Bérénice Bejo fra il regista Hazanavicius e Romain Duris

In Hazanavicius, non sempre molto amato da una certa critica, convivono comicità e astuzia in un doppio sguardo, davanti e dietro la macchina da presa, che centra in pieno da un lato l’aspetto cameratesco delle relazioni sul set e dall’altro la celebrazione del cinema come sforzo collettivo, il tutto mantenendo sempre una grande capacità di sorprendere e giocare con il genere, grazie all’amore e alla passione per il cinema.
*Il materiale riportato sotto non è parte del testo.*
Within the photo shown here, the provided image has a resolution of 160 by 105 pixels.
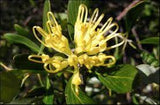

Non è certo la prima volta che il cinema giapponese funge da fonte ispiratrice per dei remake, basti pensare a Rashomon di Akira Kurosawa che vincerà il Leone d’Oro a Venezia nel 1951 e poi l’Oscar come miglior film straniero l’anno successivo. Un film dove i flashback assumono un ruolo fondamentale, tutti raccontano una verità partendo da un tempo diverso. Stravolgere il tempo, mantenendo però lo stesso filo narrativo, ha ispirato numerosi film come L’oltraggio di Martin Ritt o Quante volte… quella notte di Mario Bava o La comare secca di Bernardo Bertolucci. Sempre di Kurosawa l’altro film cult I sette Samurai, del 1956 che ispirò l’altrettanto famoso e celebrato I magnifici sette di John Sturges girato nel 1960 lungo la frontiera che divide il Messico dagli Stati Uniti con i protagonisti che da tradizionali samurai diventano impavidi pistoleri. Stessa sorte per La sfida del samurai (Yojimbo) sempre di Akira Kurosawa, film del 1961 che ispirò un altro western mitico come Per un pugno di dollari di Sergio Leone del 1964. Remake non dichiarato espressamente, anche se il regista giapponese a suo tempo rivendicò i diritti del film (che non erano stati pagati).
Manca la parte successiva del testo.